第186章 关墙记疾苦,尺牍递中枢(2/2)

郎中叹了口气,翻着账簿:“止血粉缺三成,缝合的针线只剩两包,治风寒的麻黄汤,药材也快见底了。上个月有个士兵感染了风寒,硬是靠着喝姜汤捂汗,才捡回条命。”

“记下来。”沈砚之的声音带着不易察觉的颤抖,“金疮药五十斤、针线百套、麻黄等药材各五十斤——加急调运。”
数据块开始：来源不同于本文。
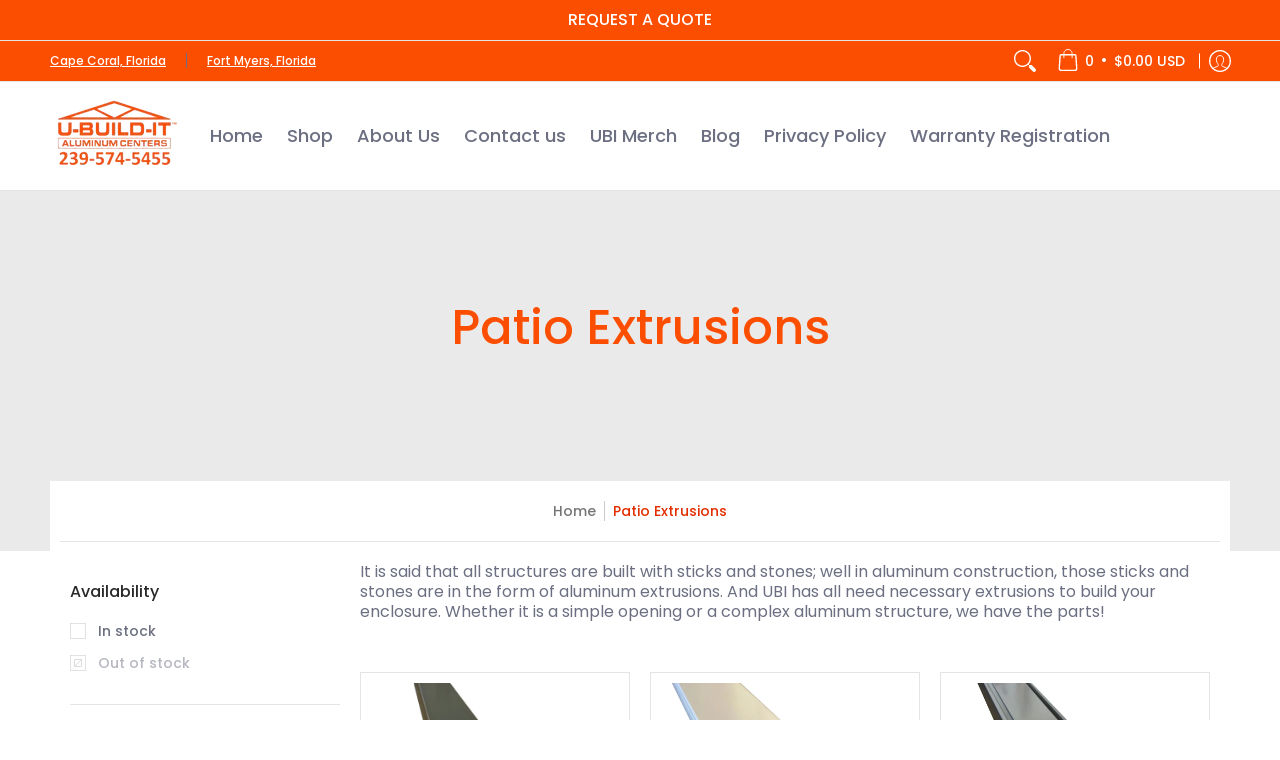

--- FILE ---
content_type: application/javascript; charset=utf-8
request_url: https://analyzely.gropulse.com/get_script?shop=u-build-it-aluminum.myshopify.com
body_size: -124
content:

  (function(){
    if (location.pathname.includes('/thank_you') || location.pathname.includes('/thank-you')) {
      var script = document.createElement("script");
      script.type = "text/javascript";
      script.src = "https://analyzely.gropulse.com/get_purchase_page_script?shop=u-build-it-aluminum.myshopify.com";
      document.getElementsByTagName("head")[0].appendChild(script);
    }
  })();
  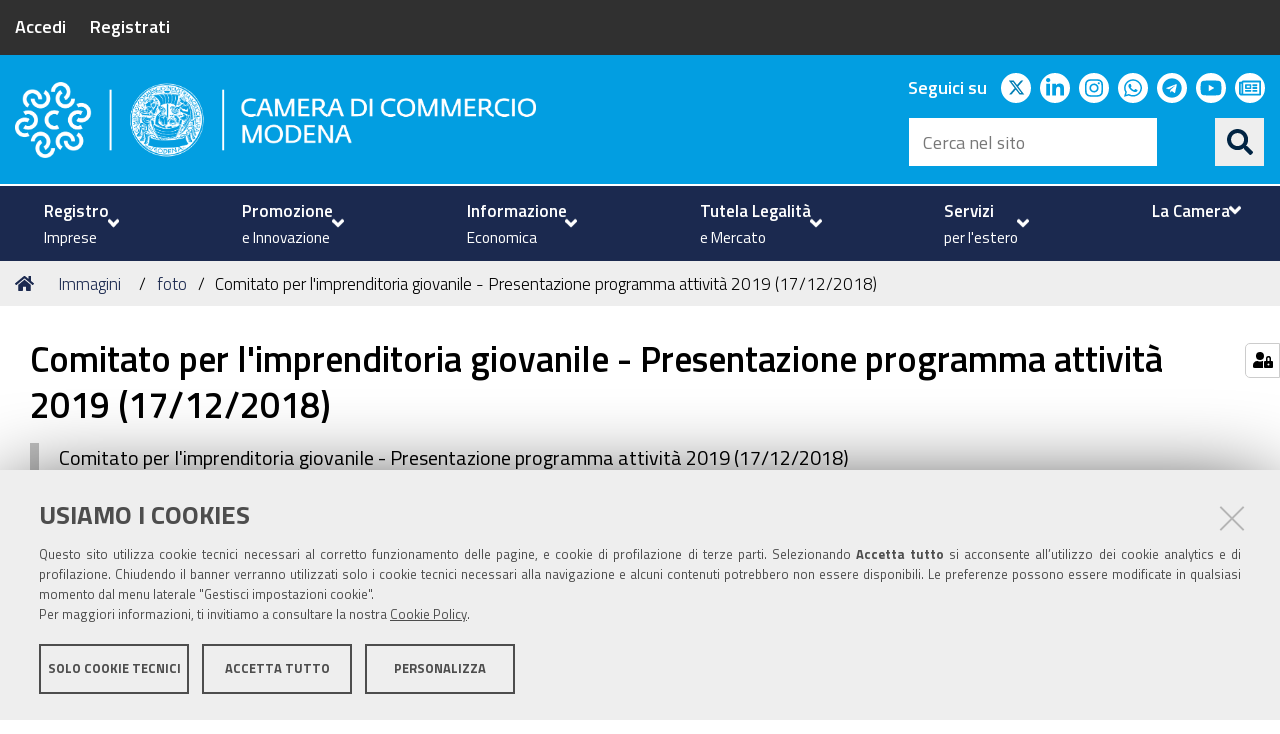

--- FILE ---
content_type: text/css; charset=utf-8
request_url: https://www.mo.camcom.it/++plone++rer.newsletter/++unique++None/custom.css
body_size: 17
content:
button.button-plone-modal-close {
    font-size: 1.2em;
    font-weight: 700;
    margin-right: 0.5em;
    background-color: #cccccc;
}

#form-buttons-unsubscribe_button {
    font-size: 1.2em;
    color: #fff;
    background: #2980b9;
    border-radius: 5px;
}

body.portaltype-channel div.plone-modal-wrapper span.formHelp {
    color: #333;
}

body.portaltype-channel div.plone-modal-wrapper dl.portalMessage.error {
    color: #ff0000;
}

body.portaltype-channel div.plone-modal-wrapper div.informativa a {
    border-bottom: 1px solid red;
}

.tile.tileNewsletter {
    padding: 20px 0;
}

.tile.tileNewsletter #channel-subscribe a {
    margin: 1em;
}

.plone-modal-content .informativa {
    margin: 15px 0 30px;
    padding: 20px;
    border: 1px solid #ccc;
    background-color: #fafafa;
    height: 10em;
    overflow: auto;
}

.plone-modal-content
    .plone-modal-footer.subscribe_modal
    .pattern-modal-buttons {
    padding: 0 10px 10px 0;
}

.plone-modal-content
    .plone-modal-footer.subscribe_modal
    input#form-buttons-subscribe_submit_label {
    font-size: 1.2em;
    color: #fff;
    background: #2980b9;
    border-radius: 5px;
}

body.template-subscribe #content > .button-plone-modal-close {
    display: none;
}

body.template-subscribe #content .informativa {
    margin: 15px 0 30px;
    padding: 20px;
    border: 1px solid #ccc;
    background-color: #fafafa;
    height: 10em;
    overflow: auto;
}
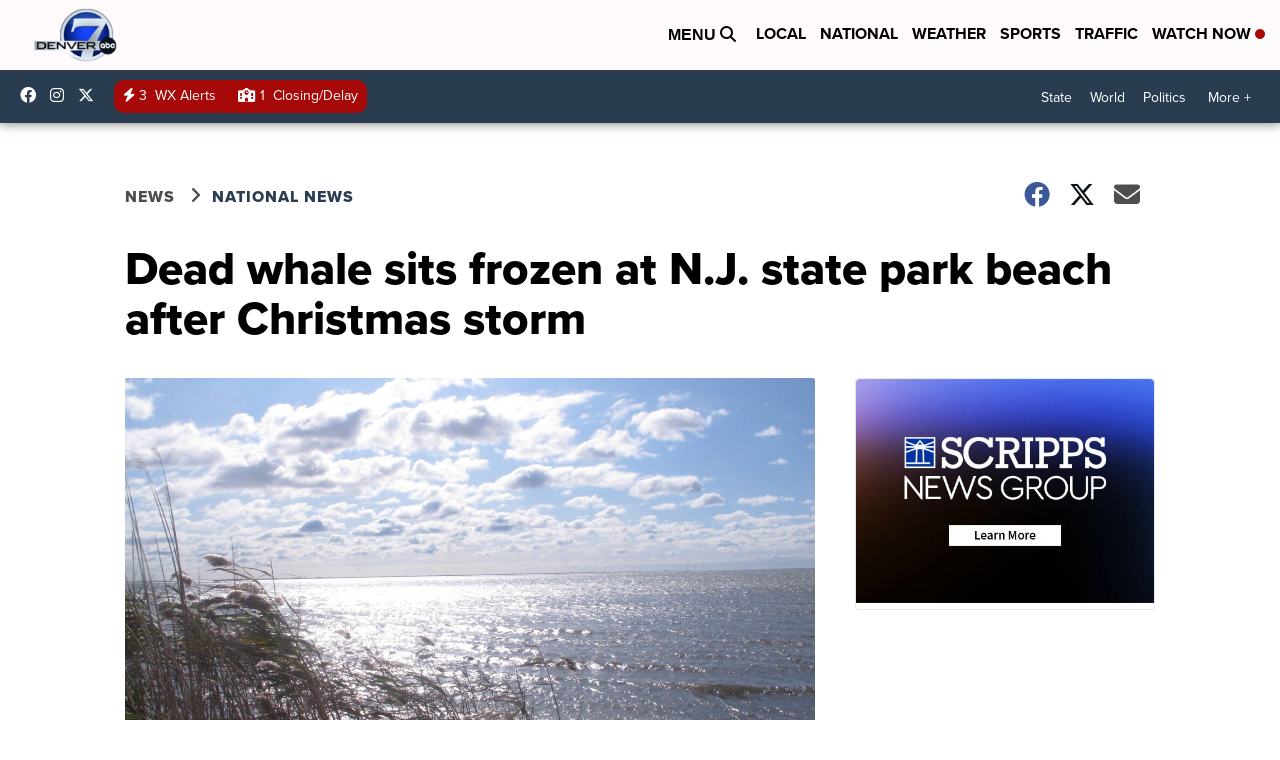

--- FILE ---
content_type: application/javascript; charset=utf-8
request_url: https://fundingchoicesmessages.google.com/f/AGSKWxU1uAonHpegDyoc9BklErXb6vfY_gNtfZ98Ol31E5keWmTnTWZo4ZuF6RZP38HK322rgS8d7urFBTh_shLFt3zDqMLvVhMjGq79xZJUONKxgByGJZaImu2xQrNQ8glbv8ht9rOsVsMUqUJLNggbcKOsWGD0a6NHqt96e70mI2csndisrH7xzkV04ztW/_/showadvertising.=textads&/googleadhp./ads/oas_/amp-ad-
body_size: -1285
content:
window['5091980f-484d-4b45-8608-f0a6da166f88'] = true;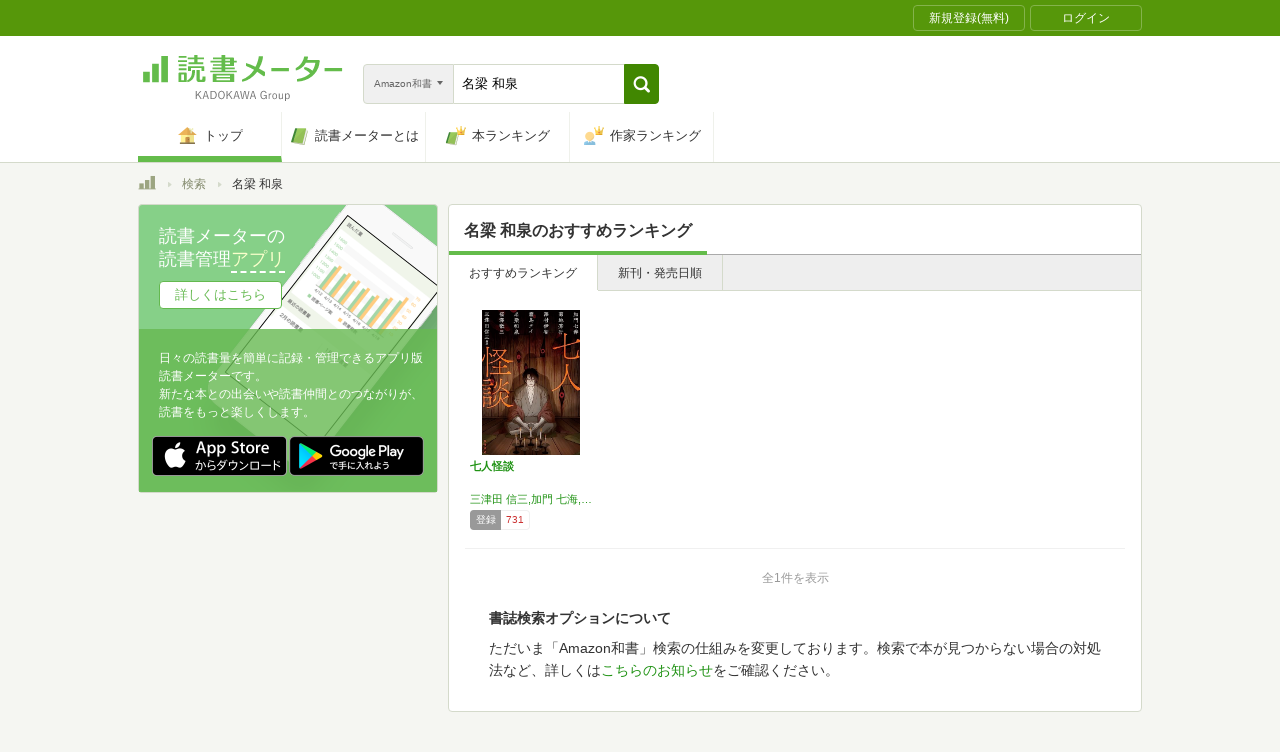

--- FILE ---
content_type: text/html; charset=utf-8
request_url: https://bookmeter.com/search?author=&keyword=%E5%90%8D%E6%A2%81+%E5%92%8C%E6%B3%89&partial=true&sort=recommended&type=japanese_v2&page=1
body_size: 1694
content:
<span data-pagination="{&quot;pagination&quot;:{&quot;sort_field&quot;:&quot;recommended&quot;,&quot;sort_order&quot;:&quot;desc&quot;,&quot;offset&quot;:0,&quot;per_page&quot;:20,&quot;total&quot;:1}}" id="contents"><div class="books book-list book-list--grid"><ul class="book-list__group"><li class="group__book"><div class="book__thumbnail"><div class="thumbnail__cover"><a href="/books/21253848"><img alt="七人怪談" class="cover__image" src="https://m.media-amazon.com/images/I/51qMW+I7sLL._SL500_.jpg" /></a><div class="cover__icon"></div></div><div class="thumbnail__action"><div data-modal="{&quot;id&quot;:&quot;js_modal_d92f6ad4164a65b154dba95ac9f85f83&quot;}" class="js-modal-button modal-button"><span class="action__icon"><nil></nil></span><span class="action__text">本を登録する</span></div></div></div><div class="book__detail"><div class="detail__title"><a href="/books/21253848">七人怪談</a></div><ul class="detail__authors"><li><a href="/search?author=%E4%B8%89%E6%B4%A5%E7%94%B0+%E4%BF%A1%E4%B8%89%2C%E5%8A%A0%E9%96%80+%E4%B8%83%E6%B5%B7%2C%E8%8F%8A%E5%9C%B0+%E7%A7%80%E8%A1%8C%2C%E6%BE%A4%E6%9D%91%E4%BC%8A%E6%99%BA%2C%E9%9C%9C%E5%B3%B6+%E3%82%B1%E3%82%A4%2C%E5%90%8D%E6%A2%81+%E5%92%8C%E6%B3%89%2C%E7%A6%8F%E6%BE%A4+%E5%BE%B9%E4%B8%89">三津田 信三,加門 七海,菊地 秀行,澤村伊智,霜島 ケイ,名梁 和泉,福澤 徹三</a></li></ul><div class="detail__page">352</div><dl class="detail__options"><dt class="options__title">登録</dt><dd class="options__item">731</dd></dl></div></li></ul></div></span><span id="modals"><section class="modal modal-requirement-login" id="js_modal_d92f6ad4164a65b154dba95ac9f85f83"><div class="modal__window"><header class="window__header"><h1 class="header__title">会員登録(無料)が必要です</h1></header><div class="window__inner"><div class="authentication-modal"><div class="authentication-modal__header"><p>この機能をご利用になるには会員登録（無料）のうえ、ログインする必要があります。</p><p>会員登録すると読んだ本の管理や、感想・レビューの投稿などが行なえます</p></div><div class="authentication-modal__content"><div class="authentication-modal__content__item"><div class="authentication-modal__content__item__header">登録がまだの方はこちら</div><ul class="authentication-modal__content__item__action"><li><a class="btn btn--bookmeter btn--large" href="/signup"><span class="btn__icon btn__icon--bookmeter"></span><span class="btn__text">今すぐ登録(無料)</span></a></li><li><a class="btn-login btn-login--large" href="/users/linkages/facebook/authenticate"><span class="btn-login__icon"><img alt="Facebookで登録" width="20" height="20" src="/assets/common/sns-icon/facebook-icon-cb8ed320edbfb536ca8a3f2c6303513dd6c3ee790f114d529c27e0cb790a08f6.svg" /></span><span class="btn__text">Facebookで登録</span></a></li><li><a class="btn-login btn-login--large" href="/users/linkages/twitter/authenticate"><span class="btn-login__icon"><img alt="Xで登録" width="20" height="20" src="/assets/common/sns-icon/x-icon-37ae7673136fb3d0ff4c1abc1c1feb1ef50cc76b447f7c7efd69e76440260733.svg" /></span><span class="btn__text">Xで登録</span></a></li><li><a class="btn-login btn-login--large" href="/users/linkages/google/authenticate"><span class="btn-login__icon"><img alt="Googleで登録" width="20" height="20" src="/assets/common/sns-icon/google-icon-820ba25266f74c9c39e45ef3bd67555a45ee1bd9f94a6d1a4d3874f19e03323f.svg" /></span><span class="btn__text">Googleで登録</span></a></li></ul></div><div class="authentication-modal__content__item"><div class="authentication-modal__content__item__header">既に登録済みの方はこちら</div><ul class="authentication-modal__content__item__action"><li><a class="btn btn--yes btn--large btn--center" href="/login">ログイン</a></li></ul></div></div><div class="authentication-modal__footer">もう少し読書メーターの機能を知りたい場合は、<a target="_blank" href="/about">読書メーターとは</a>をご覧ください</div></div></div><div class="window__close js-modal-close"><div class="close__icon"></div></div></div><div class="modal__background js-modal-close"></div></section></span><span id="is_advertisable">true</span>

--- FILE ---
content_type: text/javascript; charset=utf-8
request_url: https://imp-bidapi.i-mobile.co.jp/api/v1/spot.ashx?ver=1.2.45&type=banner&url=https://bookmeter.com/search&direct=0&fif=1&sf=0&cof=0&dfp=0&amp=0&sp=0&ios=0&pid=70734&mid=510723&asid=1679006&spec=0&nemu=0
body_size: 323
content:
{"task":{},"error":{"code":200,"message":""},"result":{"bidid":"fe140a99-934c-41bf-9076-9ff7ccbaa3e9","mediaId":510723,"partnerId":70734,"spotId":1679006,"width":728,"height":90,"presentationId":1,"platform":1,"slot_count":1,"xid":"00000000-0000-0000-0000-000000000000","webview":false,"rotation_count":7,"demander":[{"type":1,"id":1,"content_type":2,"tag":"","api_params":{"allow_banner":"true","allow_native":"false","allow_movie":"false"},"s":1}],"rotation":false},"status":200}

--- FILE ---
content_type: text/javascript; charset=utf-8
request_url: https://imp-bidapi.i-mobile.co.jp/api/v1/spot.ashx?ver=1.2.45&type=banner&url=https://bookmeter.com/search&direct=0&fif=1&sf=0&cof=0&dfp=0&amp=0&sp=0&ios=0&pid=70734&mid=510723&asid=1679011&spec=0&nemu=0
body_size: 325
content:
{"task":{},"error":{"code":200,"message":""},"result":{"bidid":"4fc9c9e2-7654-45c9-96d7-73b156575d57","mediaId":510723,"partnerId":70734,"spotId":1679011,"width":468,"height":60,"presentationId":2,"platform":1,"slot_count":1,"xid":"00000000-0000-0000-0000-000000000000","webview":false,"rotation_count":7,"demander":[{"type":1,"id":1,"content_type":2,"tag":"","api_params":{"allow_banner":"true","allow_native":"false","allow_movie":"false"},"s":278}],"rotation":false},"status":200}

--- FILE ---
content_type: text/javascript; charset=utf-8
request_url: https://imp-bidapi.i-mobile.co.jp/api/v1/spot.ashx?ver=1.2.45&type=banner&url=https://bookmeter.com/search&direct=0&fif=1&sf=0&cof=0&dfp=0&amp=0&sp=0&ios=0&pid=70734&mid=510723&asid=1679010&spec=0&nemu=0
body_size: 326
content:
{"task":{},"error":{"code":200,"message":""},"result":{"bidid":"a9ac853c-1309-4cbb-858e-a8a1b3534d31","mediaId":510723,"partnerId":70734,"spotId":1679010,"width":300,"height":250,"presentationId":11,"platform":1,"slot_count":1,"xid":"00000000-0000-0000-0000-000000000000","webview":false,"rotation_count":7,"demander":[{"type":1,"id":1,"content_type":2,"tag":"","api_params":{"allow_banner":"true","allow_native":"false","allow_movie":"false"},"s":17}],"rotation":false},"status":200}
午后,他们去了屯田的地块。士兵们正趁着霜后翻地,锄头的木柄裂了,就用布条缠上继续用;耕牛瘦得肋骨分明,套着的犁铧锈迹斑斑。“今年的收成能够吃吗?”沈砚之问带队的屯长。

“难。”屯长抹了把汗,指着远处的沙化地,“风沙吞了不少地,种子也不够好,亩产比老家差一半。弟兄们说,要是能有江南的稻种,哪怕种在水洼里,也能多收点。”

沈砚之看着地里稀疏的麦茬,又添了一笔:“优质稻种、麦种各百石,新犁二十具、耕牛十头——开春前务必送到。”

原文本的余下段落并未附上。